DAYTONA BEACH, FL. State inspectors ordered Macker Seafood on Bay Street shut down on May 8, 2026, after finding evidence of rodent activity inside the restaurant, the second time in the facility's documented history that inspectors have moved to close it on an emergency basis.

The closure was ordered the same day inspectors conducted two separate visits to the 141 Bay St. location. The first of those visits produced five high-severity and three intermediate violations. The second, conducted later that day, produced nine high-severity and six intermediate violations. The restaurant was allowed to reopen at 4:10 p.m. that afternoon after the most urgent concerns were addressed.

What Inspectors Found

Macker Seafood: Recent Inspection Pattern

May 11, 20262 high-severity, 2 intermediate violations at follow-up inspection.
May 8, 2026 (PM visit)Emergency closure ordered. 9 high-severity, 6 intermediate violations. Rodent activity documented.
May 8, 2026 (AM visit)5 high-severity, 3 intermediate violations.
Oct. 7, 20253 high-severity, 1 intermediate violation at follow-up.
Oct. 6, 20258 high-severity, 2 intermediate violations.
Apr. 15, 20259 high-severity, 5 intermediate violations.

The rodent activity finding was not the only serious citation from the May 8 inspection. Records show inspectors also documented that the person in charge was not present or not performing duties, and that food contact surfaces had not been properly cleaned or sanitized.

Two intermediate violations were also recorded: improper sewage or wastewater disposal, and inadequate ventilation and lighting.

The follow-up inspection on May 11 showed improvement but did not clear the facility entirely. Inspectors still found two high-severity and two intermediate violations remaining three days after the closure.

What These Violations Mean

Rodent activity in a food service facility is one of a narrow category of findings that give state inspectors authority to order an immediate shutdown without advance notice.
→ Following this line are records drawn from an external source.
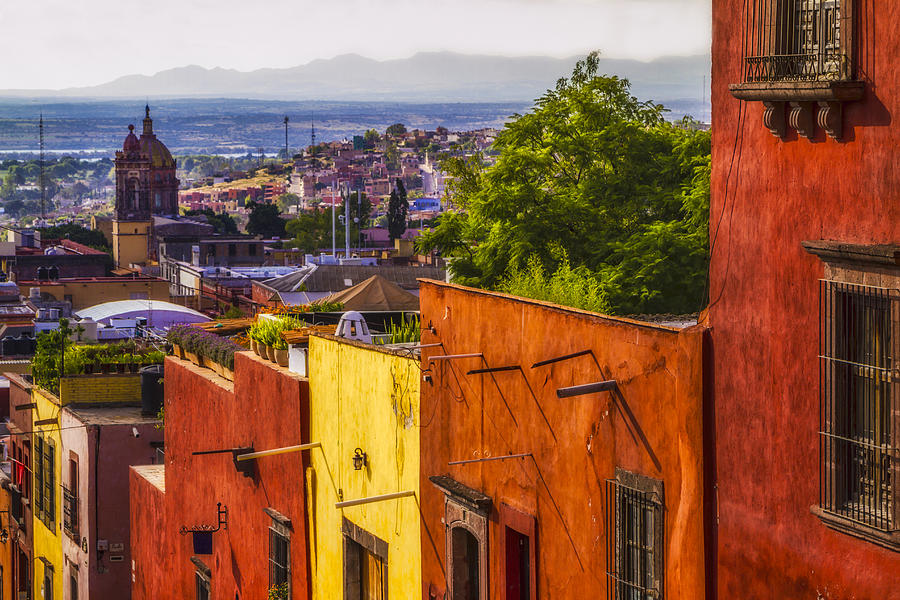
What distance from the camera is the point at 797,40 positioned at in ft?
27.0

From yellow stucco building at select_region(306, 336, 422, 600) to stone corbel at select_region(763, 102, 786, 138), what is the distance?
5.58 meters

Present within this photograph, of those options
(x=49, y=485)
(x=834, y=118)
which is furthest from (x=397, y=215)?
(x=834, y=118)

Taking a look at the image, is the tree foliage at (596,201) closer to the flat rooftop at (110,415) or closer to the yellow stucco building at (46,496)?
the flat rooftop at (110,415)

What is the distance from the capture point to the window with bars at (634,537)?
955 cm

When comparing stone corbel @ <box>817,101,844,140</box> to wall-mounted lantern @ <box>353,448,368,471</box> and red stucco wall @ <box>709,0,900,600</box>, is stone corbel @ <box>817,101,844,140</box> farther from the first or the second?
wall-mounted lantern @ <box>353,448,368,471</box>

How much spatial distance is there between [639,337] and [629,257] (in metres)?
13.6

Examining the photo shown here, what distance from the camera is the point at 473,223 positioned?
27.5 m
Rodents move through a kitchen without regard for the boundary between raw food storage, cooked food prep areas, and dining surfaces. Every surface a rodent crosses becomes a potential transfer point for pathogens including Salmonella and Leptospira.

The absence of a person in charge performing their duties compounds every other violation on the list. CDC data cited in the inspection record notes that establishments without active managerial control accumulate critical violations at three times the rate of those with engaged management present. When no one is actively overseeing food handling, temperature control, sanitation, and pest prevention, problems in all of those categories tend to appear together, and they did here.

The food contact surface violation is particularly direct in its risk. Cutting boards, prep tables, and utensils that are not properly sanitized between uses carry bacteria from one food item to the next. At a seafood restaurant, where raw shellfish and finfish are handled routinely, that transfer can carry pathogens capable of causing serious illness in healthy adults.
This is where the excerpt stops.